Temporal Supervised Learning for Inferring a Dialog Policy from Example Conversations

  • Lihong Li ,
  • He He ,
  • Jason Williams

Proceedings IEEE Spoken Language Technology Workshop (SLT) |

Published by IEEE - Institute of Electrical and Electronics Engineers

To appear in the 2014 IEEE Spoken Language Technology Workshop.

This paper tackles the problem of learning a dialog policy from example dialogs – for example, from Wizard-of-Oz style dialogs, where an expert (person) plays the role of the system. Learning in this setting is challenging because dialog is a temporal process in which actions affect the future course of the conversation – i.e., dialog requires planning. Past work solved this problem with either conventional supervised learning or reinforcement learning.

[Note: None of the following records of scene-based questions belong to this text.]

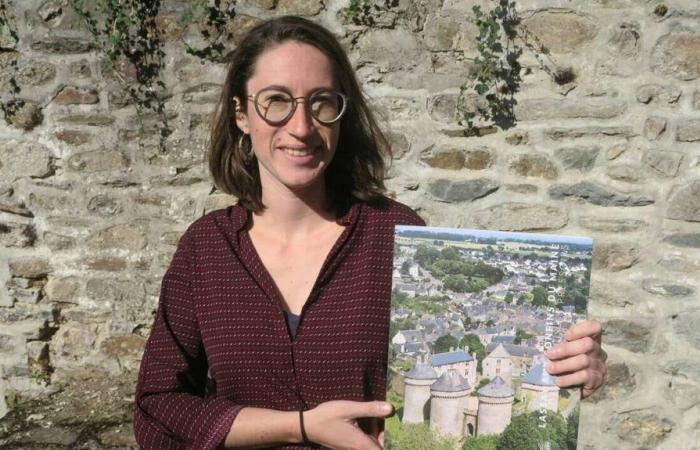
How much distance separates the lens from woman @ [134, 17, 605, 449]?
151 centimetres

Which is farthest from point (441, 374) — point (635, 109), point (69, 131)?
point (69, 131)

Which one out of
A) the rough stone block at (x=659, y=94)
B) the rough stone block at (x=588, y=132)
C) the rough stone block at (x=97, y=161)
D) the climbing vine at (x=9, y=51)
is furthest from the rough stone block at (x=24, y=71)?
the rough stone block at (x=659, y=94)

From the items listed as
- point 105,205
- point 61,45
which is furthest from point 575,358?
point 61,45

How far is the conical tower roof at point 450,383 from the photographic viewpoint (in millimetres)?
1350

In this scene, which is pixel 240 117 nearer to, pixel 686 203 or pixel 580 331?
pixel 580 331

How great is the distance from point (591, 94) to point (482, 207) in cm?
67

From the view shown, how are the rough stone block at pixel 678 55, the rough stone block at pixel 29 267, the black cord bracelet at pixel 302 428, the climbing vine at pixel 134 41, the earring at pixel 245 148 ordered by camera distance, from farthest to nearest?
the rough stone block at pixel 29 267 < the climbing vine at pixel 134 41 < the rough stone block at pixel 678 55 < the earring at pixel 245 148 < the black cord bracelet at pixel 302 428

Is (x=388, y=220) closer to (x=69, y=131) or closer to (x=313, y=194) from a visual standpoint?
(x=313, y=194)

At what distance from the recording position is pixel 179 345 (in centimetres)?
164

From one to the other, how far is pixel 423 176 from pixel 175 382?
5.66 feet

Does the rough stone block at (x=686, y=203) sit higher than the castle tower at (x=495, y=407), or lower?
higher

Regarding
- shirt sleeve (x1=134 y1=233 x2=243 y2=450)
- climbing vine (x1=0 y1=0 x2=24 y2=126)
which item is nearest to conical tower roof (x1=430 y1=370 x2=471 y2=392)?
shirt sleeve (x1=134 y1=233 x2=243 y2=450)

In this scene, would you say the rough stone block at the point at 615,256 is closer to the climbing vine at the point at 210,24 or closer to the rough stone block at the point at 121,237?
the climbing vine at the point at 210,24

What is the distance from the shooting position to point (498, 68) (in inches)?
114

Reinforcement learning provides a principled approach to planning, but requires more resources than a fixed corpus of examples, such as a dialog simulator or a reward function. Conventional supervised learning, by contrast, operates directly from example dialogs but does not take proper account of planning. We introduce a new algorithm called Temporal Supervised Learning which learns directly from example dialogs, while also taking proper account of planning. The key idea is to choose the next dialog action to maximize the expected discounted accuracy until the end of the dialog. On a dialog testbed in the calendar domain, in simulation, we show that a dialog manager trained with temporal supervised learning substantially outperforms a baseline trained using conventional supervised learning.